Best Low-Key Shady Move
A24, which posted a cherry-picked quote from a trade roundtable about Everything Everywhere star Michelle Yeoh meant to look like an endorsement from her rival Cate Blanchett: “There’s something about her presence. She just has this aura.”  

Thanks for Playing Award (a.k.a. Best Self-Delusion by a Pedigreed Filmmaker)
Alejandro G. Inaritu, for continuing to campaign well into December and January despite his Bardo being rejected by critics.

Runner up: David O. Russell, for a late November campaign press piece in The Envelope, two months after Amsterdam was panned and flopped.     

Least Subliminal Messaging in a Phase 2 Campaign Slogan
Top Gun: Maverick
The slogan: Believe in Movies Again
What the studio means: You like your job, right? Vote for putting butts in seats.

## RECORDED DATA
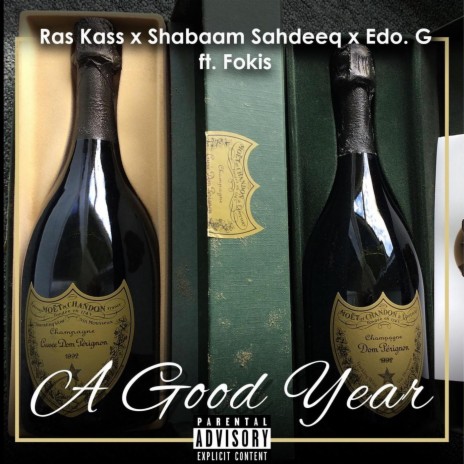 A Good Year (feat. Fokis) | Boomplay Music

## INSTRUCTIONS TO FOLLOW
In the awards-season text, which campaign slogan is given for Top Gun: Maverick? You won't need the lines for anything here.

## OUTPUT FOR THIS TASK
Believe in Movies Again